Meta declined to answer ten questions WIRED posed before publishing, including whether it had already created the database of face profiles NameTag uses, how long the app retains photographs and biometric data of unrecognised people, and whether that data would ever be sent back to Meta’s servers. The company also did not respond to questions about whether it was building NameTag for blind or low-vision users, or to criticism from privacy advocates who warned the system could let stalkers and abusers identify strangers in public.

NameTag first surfaced in February, when The New York Times, citing internal Meta documents, reported that the company was developing face recognition for its smart glasses and considering a launch as early as this year. One internal memo reportedly described releasing the feature during a “dynamic political environment” when privacy and civil liberties advocates would be distracted by other concerns. WIRED subsequently found that much of NameTag’s machinery had been built into the Meta AI app as early as January, months before any public acknowledgement, adding another layer to the company’s pattern of shipping first and disclosing later when it comes to its smart glasses.

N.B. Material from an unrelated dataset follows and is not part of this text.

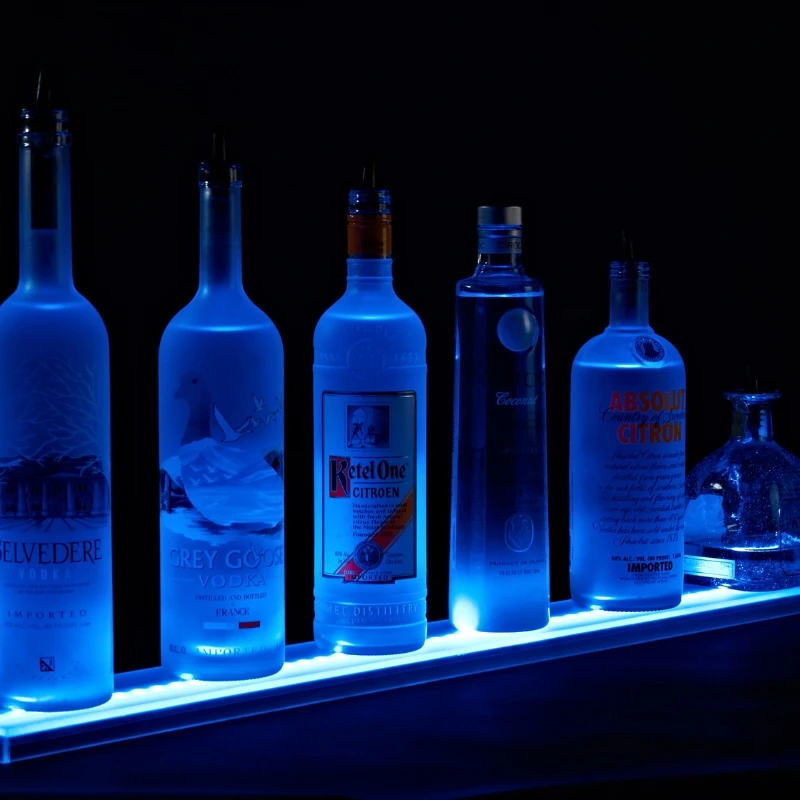 LED-flaskehylle 90x12x3 cm LBS0091 by Barprofessional color Svart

Kade Crockford, director of the technology for liberty programme at the American Civil Liberties Union of Massachusetts, said the removal does not undo the original decision to ship the code and pointed to it as evidence that consumer privacy needs stronger legal protection than Congress has been willing to provide. The Massachusetts House of Representatives last week unanimously passed a consumer privacy bill that, if enacted as written, would impose strong enforcement provisions including a private right of action allowing aggrieved users to sue. “State lawmakers need to do their job and step up to protect consumer privacy,” Crockford said.

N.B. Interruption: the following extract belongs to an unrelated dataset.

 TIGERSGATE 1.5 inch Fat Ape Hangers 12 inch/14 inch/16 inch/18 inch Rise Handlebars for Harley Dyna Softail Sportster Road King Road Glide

Meta’s sneaky tactics in slipping the face-recognition code into its smart glasses show exactly why data privacy bills need the teeth of strong enforcement,” Crockford added. “Companies like Meta prioritise their bottom line, so lawmakers need to speak in the only language its C-suite understands.” Whether a code removal prompted by investigative reporting constitutes a victory or merely a tactical retreat depends on what Meta does next, and on whether the regulatory pressure building on both sides of the Atlantic produces enforceable consequences before the feature quietly returns under a different name.